TEXT SEGMENT »
━━━━━━━━━━━━━━━━━━━━━━━━━━━━━━

Thursday, 17 December 2009

A strange life

No-one knows the whole. Sometimes it feels as though I am many strands, each stretching and moving alone and differently, only loosely joined into one life. From home, from friends far away, from family reading the online record of my travels, comes the sense that I am on a wonderful, epic adventure, that occasionally I feel homesick but for the most part I am well and enchanted with wonder and mystery. And in part I am. I make a concerted effort to find adventures all the time and to take every opportunity to see and experience wonder.

One group of friends here thinks that I hate it, that I'm miserable and want out and am counting the days until I leave. This is partly them projecting their own desire to be out of here. In fact, it's quite a lot that. But it is also because they don't know about the wonder. They don't bother to ask about the fun things I do. They don't bother to read the online life. They have limited appreciation for fun and pastimes not involving drunkenness. They only know that I do complain, that I am sometimes miserable, that there is more boredom than joy in certain parts of my life.

━━━━━━━━━━━━━━━━━━━━━━━━━━━━━━

REQUESTS »
A) Transcribe the part of the blog post that opens with the words containing "One group of" and closes with "of my life.".
B) According to the blog post, what kind of fun and pastimes does the one group of friends have limited appreciation for?
Draw solely on the blog post as your source.

SUPPLIED DATA »
━━━━━━━━━━━━━━━━━━━━━━━━━━━━━━

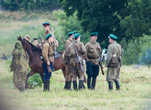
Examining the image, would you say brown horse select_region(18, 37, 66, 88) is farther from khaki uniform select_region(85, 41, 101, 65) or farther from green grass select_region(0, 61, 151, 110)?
khaki uniform select_region(85, 41, 101, 65)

━━━━━━━━━━━━━━━━━━━━━━━━━━━━━━

THE RESPONSES »
A)
One group of friends here thinks that I hate it, that I'm miserable and want out and am counting the days until I leave. This is partly them projecting their own desire to be out of here. In fact, it's quite a lot that. But it is also because they don't know about the wonder. They don't bother to ask about the fun things I do. They don't bother to read the online life. They have limited appreciation for fun and pastimes not involving drunkenness. They only know that I do complain, that I am sometimes miserable, that there is more boredom than joy in certain parts of my life.

B) Fun and pastimes not involving drunkenness.